Après tout Victor Frankenstein n’était qu’un homme ! Pauvre exclamation qui risque de laisser sur leur faim les amateurs de films d’horreur et ceux qui confondent le créateur d’un monstre avec sa créature.

Mary SHELLEY a écrit FRANKENSTEIN il y a deux siècles, presque au coin du feu, raconte-t-elle, pour combler l’ennui de quelques soirées d’hiver entre amis lors d’un séjour en Suisse. C’est alors qu’elle eut l’idée lumineuse de coupler ses informations scientifiques avec ses propres lectures d’histoires allemandes de fantômes.

Les adaptations cinématographiques du roman, ont mis l’accent sur l’aspect fantastique du scénario. Que se passerait-il si l’homme à l’instar du créateur était capable de créer une créature dérivée de lui-même ? Mary SHELLEY imagine que la créature qui ne peut être qu’un monstre se révolte contre son créateur qui le renie parce qu’il considère avoir complétement raté son objectif celui de créer un humain immortel, fort et lumineux, libéré de toutes les vicissitudes humaines marquées par la souffrance, la peur etc.

 Ainsi sans le savoir Mary SHELLEY soulève un lièvre, celui de l’eugénisme (prôné par les nazis) qui fait débat et questionne les manipulations génétiques actuelles et à venir des savants sur les embryons d’animaux et humains.

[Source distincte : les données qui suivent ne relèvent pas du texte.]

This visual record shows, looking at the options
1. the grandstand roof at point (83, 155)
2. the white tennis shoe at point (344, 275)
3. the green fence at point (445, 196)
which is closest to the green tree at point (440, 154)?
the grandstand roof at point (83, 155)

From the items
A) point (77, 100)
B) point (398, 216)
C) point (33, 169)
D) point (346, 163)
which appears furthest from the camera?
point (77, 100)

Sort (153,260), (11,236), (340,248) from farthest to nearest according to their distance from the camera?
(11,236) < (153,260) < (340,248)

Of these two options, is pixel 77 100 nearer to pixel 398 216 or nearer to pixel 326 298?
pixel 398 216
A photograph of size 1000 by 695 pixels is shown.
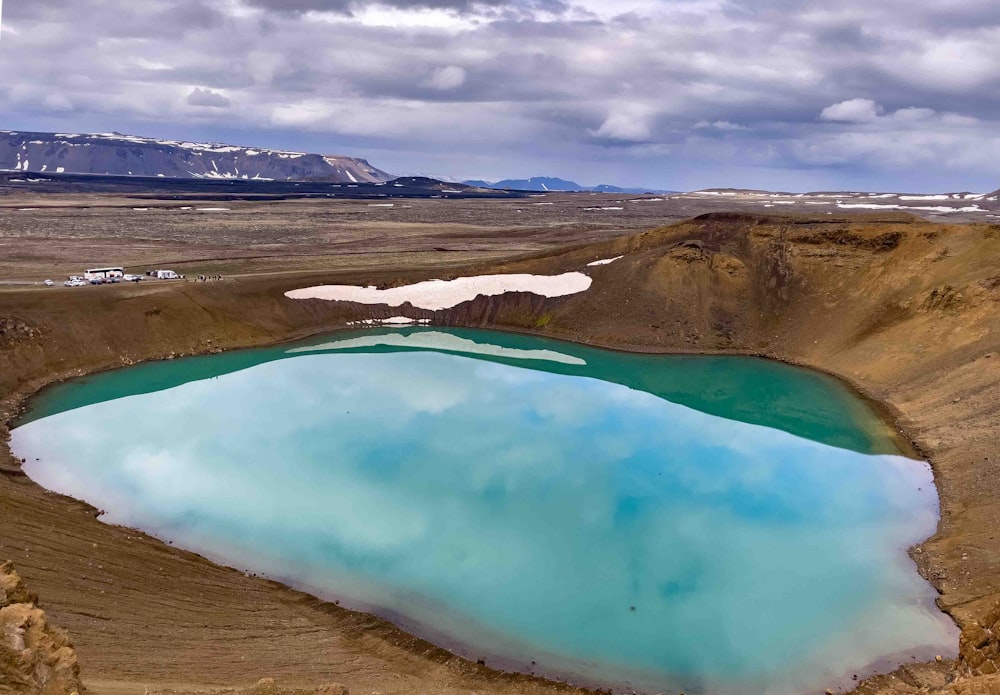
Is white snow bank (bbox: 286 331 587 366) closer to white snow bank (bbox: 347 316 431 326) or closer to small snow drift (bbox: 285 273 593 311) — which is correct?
white snow bank (bbox: 347 316 431 326)

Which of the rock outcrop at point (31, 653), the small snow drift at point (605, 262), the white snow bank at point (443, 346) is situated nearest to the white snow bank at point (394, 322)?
the white snow bank at point (443, 346)

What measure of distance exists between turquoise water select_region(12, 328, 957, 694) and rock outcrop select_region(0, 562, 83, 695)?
9006mm

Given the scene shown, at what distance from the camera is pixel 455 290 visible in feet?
192

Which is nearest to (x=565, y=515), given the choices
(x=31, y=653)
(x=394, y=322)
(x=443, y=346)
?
(x=31, y=653)

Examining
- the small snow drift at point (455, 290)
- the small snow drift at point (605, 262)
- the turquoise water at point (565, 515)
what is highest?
the small snow drift at point (605, 262)

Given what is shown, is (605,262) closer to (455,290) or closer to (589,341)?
(589,341)

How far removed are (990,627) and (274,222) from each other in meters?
121

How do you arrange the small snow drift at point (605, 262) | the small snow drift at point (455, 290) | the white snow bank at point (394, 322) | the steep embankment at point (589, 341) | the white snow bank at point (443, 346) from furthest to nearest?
the small snow drift at point (605, 262) → the small snow drift at point (455, 290) → the white snow bank at point (394, 322) → the white snow bank at point (443, 346) → the steep embankment at point (589, 341)

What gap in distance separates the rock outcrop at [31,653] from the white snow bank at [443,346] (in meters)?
37.5

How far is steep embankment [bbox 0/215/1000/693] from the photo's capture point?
54.7 ft

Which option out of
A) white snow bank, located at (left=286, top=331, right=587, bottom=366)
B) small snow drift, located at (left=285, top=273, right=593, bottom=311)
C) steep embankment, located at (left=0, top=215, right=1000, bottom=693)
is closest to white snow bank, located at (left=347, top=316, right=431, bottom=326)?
steep embankment, located at (left=0, top=215, right=1000, bottom=693)

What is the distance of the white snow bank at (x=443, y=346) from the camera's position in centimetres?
4878

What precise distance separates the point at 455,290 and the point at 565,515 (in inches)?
1442

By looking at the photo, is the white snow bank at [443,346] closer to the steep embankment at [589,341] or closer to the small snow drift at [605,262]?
the steep embankment at [589,341]
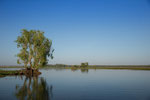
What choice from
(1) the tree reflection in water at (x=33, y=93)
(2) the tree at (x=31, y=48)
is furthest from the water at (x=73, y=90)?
(2) the tree at (x=31, y=48)

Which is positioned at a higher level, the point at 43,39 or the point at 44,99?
the point at 43,39

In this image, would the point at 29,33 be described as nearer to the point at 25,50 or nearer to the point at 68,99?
the point at 25,50

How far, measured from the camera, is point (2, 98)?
1628 centimetres

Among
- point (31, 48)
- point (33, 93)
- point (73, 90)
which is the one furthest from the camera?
point (31, 48)

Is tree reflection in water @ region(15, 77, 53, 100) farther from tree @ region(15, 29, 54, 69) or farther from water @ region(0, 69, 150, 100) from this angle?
tree @ region(15, 29, 54, 69)

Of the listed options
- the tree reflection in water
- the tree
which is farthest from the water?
the tree

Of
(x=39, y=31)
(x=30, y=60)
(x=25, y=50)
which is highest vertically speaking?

 Il est probable que les savants d’aujourd’hui n’ont rien à voir avec la folie anxieuse du savant Frankenstein particulièrement captivante dans le roman de Mary SHELLEY. L’ombre de cette folie plane tout le long du récit parce que l’auteure entend permettre à « l’imagination de cerner les passions humaines de manière plus complète et plus riche qu’un enchaînement de faits réels ».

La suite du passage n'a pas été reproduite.